## What is needed:
The pictures are to be left out, and all remaining data is to be transcribed exactly as it appears.

※

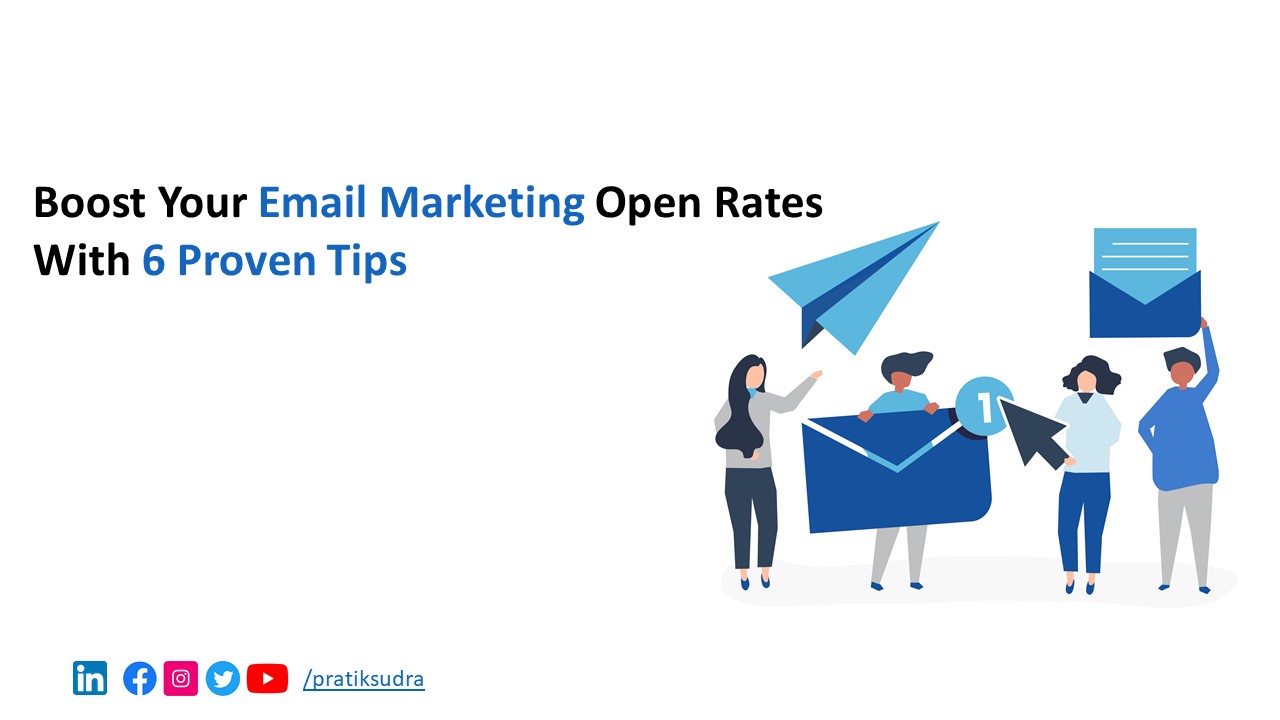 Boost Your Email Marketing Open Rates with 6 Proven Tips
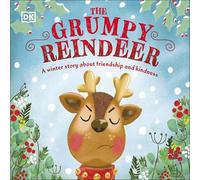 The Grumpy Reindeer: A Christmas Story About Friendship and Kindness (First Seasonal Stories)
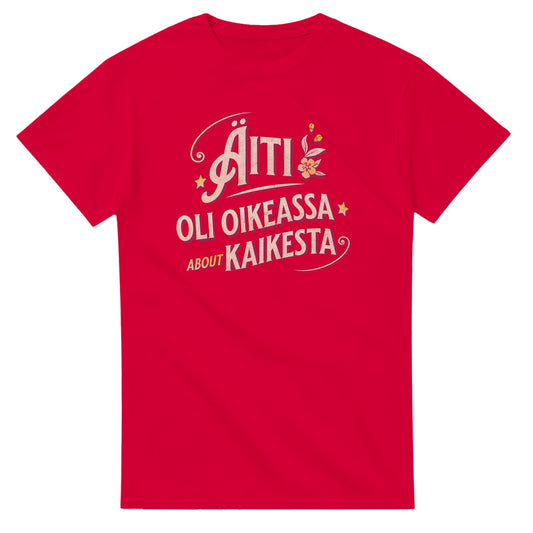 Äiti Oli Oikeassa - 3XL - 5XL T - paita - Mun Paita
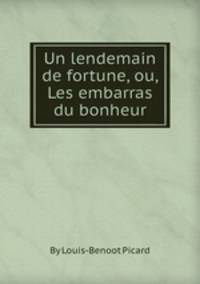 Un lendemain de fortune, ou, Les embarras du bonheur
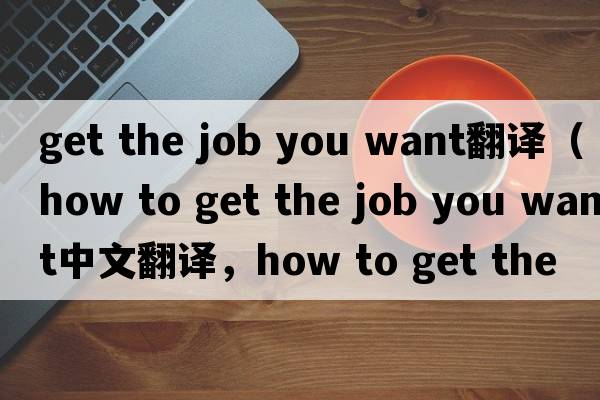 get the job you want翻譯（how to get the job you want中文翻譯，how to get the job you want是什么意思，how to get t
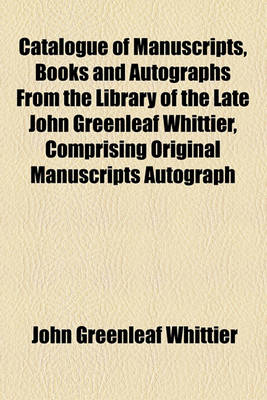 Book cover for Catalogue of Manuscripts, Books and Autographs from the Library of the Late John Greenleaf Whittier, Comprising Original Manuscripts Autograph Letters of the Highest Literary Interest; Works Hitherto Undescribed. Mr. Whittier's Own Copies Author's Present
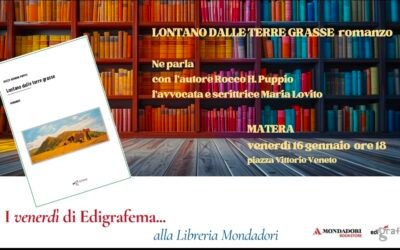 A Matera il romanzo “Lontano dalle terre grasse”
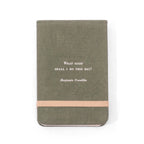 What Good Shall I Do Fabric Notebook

※

## Response for this exercise:
 Boost Your Email Marketing Open Rates with 6 Proven Tips
 The Grumpy Reindeer: A Christmas Story About Friendship and Kindness (First Seasonal Stories)
 Äiti Oli Oikeassa - 3XL - 5XL T - paita - Mun Paita
 Un lendemain de fortune, ou, Les embarras du bonheur
 get the job you want翻譯（how to get the job you want中文翻譯，how to get the job you want是什么意思，how to get t
 Book cover for Catalogue of Manuscripts, Books and Autographs from the Library of the Late John Greenleaf Whittier, Comprising Original Manuscripts Autograph Letters of the Highest Literary Interest; Works Hitherto Undescribed. Mr. Whittier's Own Copies Author's Present
 A Matera il romanzo “Lontano dalle terre grasse”
 What Good Shall I Do Fabric Notebook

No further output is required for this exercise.